**What to do**
Retype the following data exactly, but leave its pictures out.

Source material below:

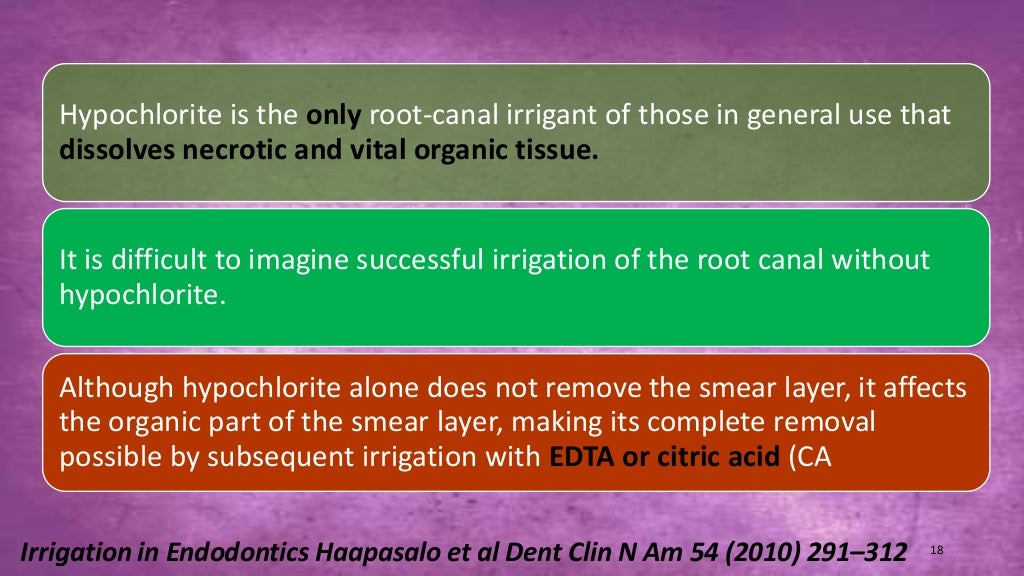 Hypochlorite is the only root-canal irrigant of those in general use that dissolves necrotic and vital organic tissue.

It is difficult to imagine successful irrigation of the root canal without hypochlorite.

Although hypochlorite alone does not remove the smear layer, it affects the organic part of the smear layer, making its complete removal possible by subsequent irrigation with EDTA or citric acid (CA

Irrigation in Endodontics Haapasalo et al Dent Clin N Am 54 (2010) 291–312

18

End of Source material.

**Solution below**
 Hypochlorite is the only root-canal irrigant of those in general use that dissolves necrotic and vital organic tissue.

It is difficult to imagine successful irrigation of the root canal without hypochlorite.

Although hypochlorite alone does not remove the smear layer, it affects the organic part of the smear layer, making its complete removal possible by subsequent irrigation with EDTA or citric acid (CA

Irrigation in Endodontics Haapasalo et al Dent Clin N Am 54 (2010) 291–312

18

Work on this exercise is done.